The Joint Appeal was collectively written by the continental episcopal conferences and councils—the highest bodies of the Catholic hierarchy in Africa, Asia, Latin America, and the Caribbean—representing 821 million Catholics, according to the Vatican’s Central Office of Church Statistics.

The release of the joint call takes place during the tenth anniversary of the Paris Climate Agreement, and the tenth anniversary of Laudato Si’, Pope Francis’ landmark encyclical on climate and ecology, and acknowledges the new leadership of Pope Leo XIV, in particular his first statement as pope urging the Church to ‘build a new world were peace reigns’.
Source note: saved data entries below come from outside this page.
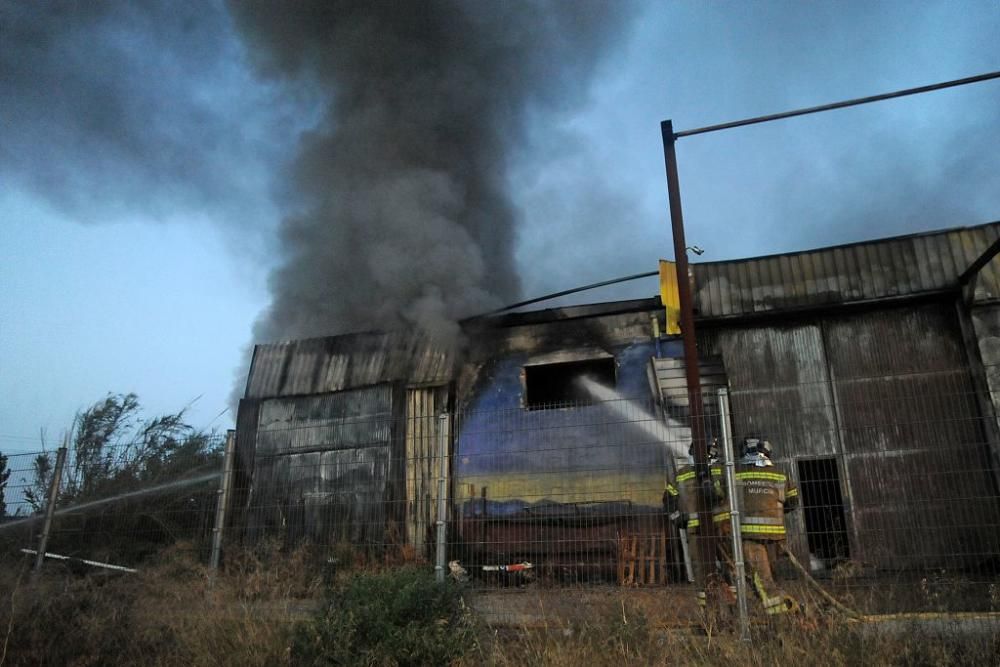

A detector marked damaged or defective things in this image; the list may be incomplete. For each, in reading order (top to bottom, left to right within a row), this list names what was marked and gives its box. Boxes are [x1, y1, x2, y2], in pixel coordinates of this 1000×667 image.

broken window opening [524, 358, 616, 410]
broken window opening [792, 460, 848, 568]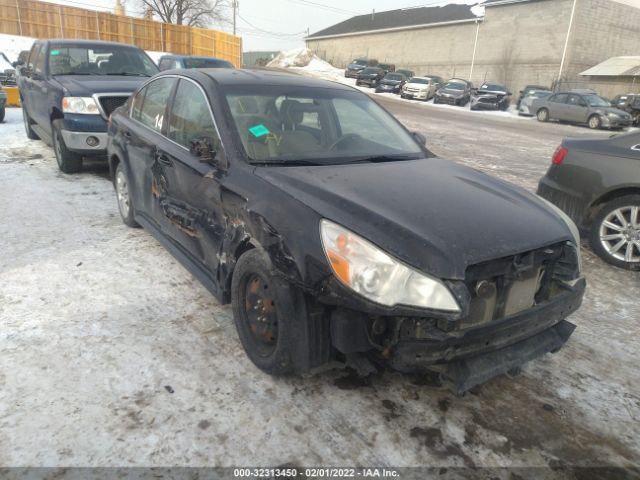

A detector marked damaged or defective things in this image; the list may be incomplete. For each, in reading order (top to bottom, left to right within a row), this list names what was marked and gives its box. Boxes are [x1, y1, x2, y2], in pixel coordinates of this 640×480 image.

damaged black sedan [106, 70, 584, 394]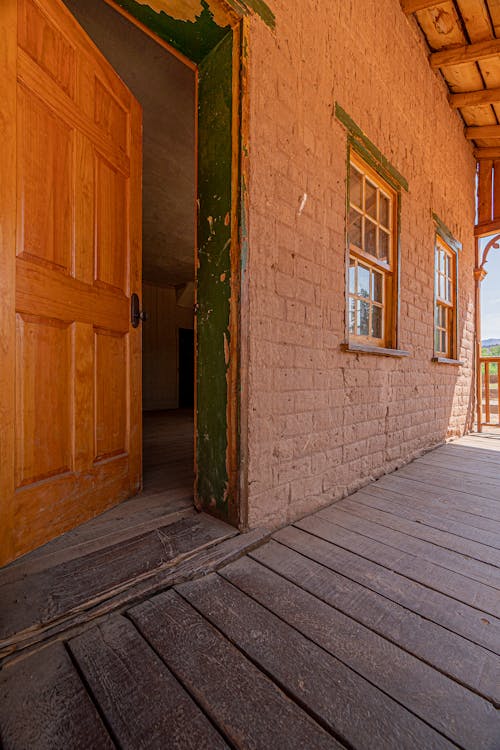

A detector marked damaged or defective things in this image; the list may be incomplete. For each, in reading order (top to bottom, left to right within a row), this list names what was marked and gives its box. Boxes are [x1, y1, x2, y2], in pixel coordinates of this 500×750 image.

peeling green paint [112, 0, 229, 62]
peeling green paint [334, 103, 408, 194]
peeling green paint [196, 33, 233, 516]
peeling green paint [434, 213, 460, 254]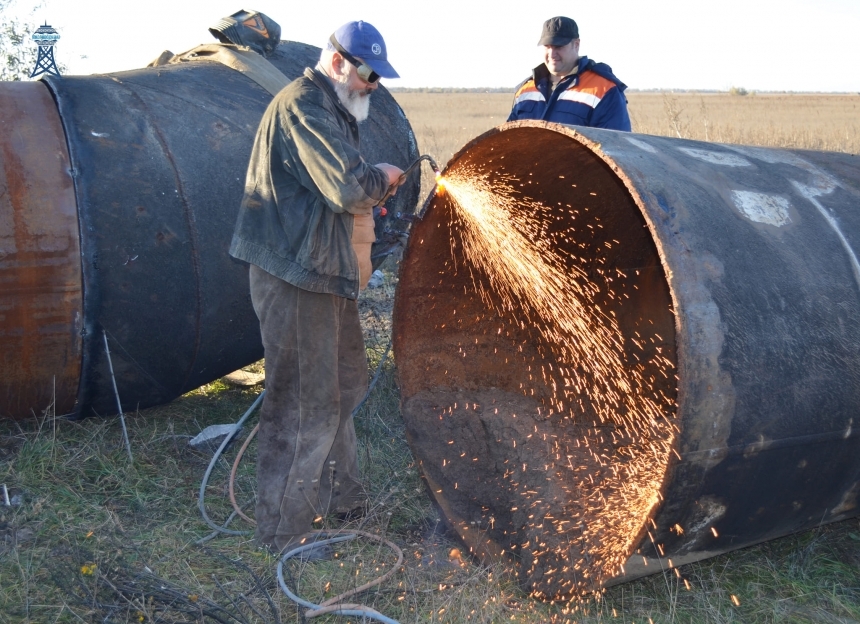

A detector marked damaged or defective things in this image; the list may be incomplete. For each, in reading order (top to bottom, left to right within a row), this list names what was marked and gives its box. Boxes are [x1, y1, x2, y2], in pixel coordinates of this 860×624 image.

rusty steel cylinder [0, 41, 420, 422]
rusty steel cylinder [394, 119, 860, 596]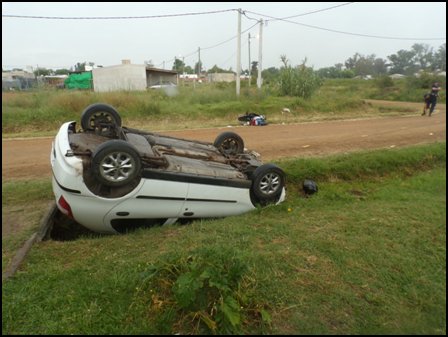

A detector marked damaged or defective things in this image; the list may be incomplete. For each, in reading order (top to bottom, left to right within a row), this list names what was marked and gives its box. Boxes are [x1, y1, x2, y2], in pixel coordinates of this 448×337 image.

Moreover, the leaders call for a transition to green energy and a halt to new infrastructure development related to fossil fuels, with defined timelines, concrete accountability measures, and public policies.

While also ‘standing up to carbon offset schemes and the financialisation of common goods, the clergy denounces the false solutions of green capitalism, its voracious financialization of nature, and the violence caused by large-scale mining projects and energy transactions.

Speaking on the need for transition, Bishop Allwyn D’Silva, elected President of the Ecology Commission of the Conference of Catholic Bishops of India (CCBI), says, “Fossil fuels belong to the past; the future must be powered by clean, renewable energy.”

He further adds that the Global South, including communities across Asia-Pacific, holds the wisdom and experience needed to ensure this transition is just and equitable for all.

Calling for financial reforms and ecological debt justice, the statement read, “following the profound disappointment caused by the New Collective Quantified Goal (NCQG); we demand that climate finance be transparent, accessible and delivered directly and effectively – without intermediaries – to the most vulnerable communities, ensuring that development banks and financial institutions do not invest in fossil fuels and extractive projects, and that it is not based on the financialisation of nature or increases the debt of countries in the Global South.”

The leaders further emphasized the need for gender justice and women’s empowerment in the energy transition, proposing decentralized renewable energy policies and programs that ‘promote decent work for women at all levels, support women’s entrepreneurship in the renewable energy sector.’

According to the International Renewable Energy Agency, 32% of the renewable energy workforce are women

Among other commitments, the conferences announce that they will create ‘the Ecclesial Observatory on Climate Justice, through the Ecclesial Conference of the Amazon, to monitor the commitments of the COPs and their fulfilment in the Global South, as well as to denounce unfulfilled commitments.

They reaffirm that the Catholic Church ‘will not cease to raise its voice against ecological and social injustices, remembering that the cry of the Earth is also the cry of the poor.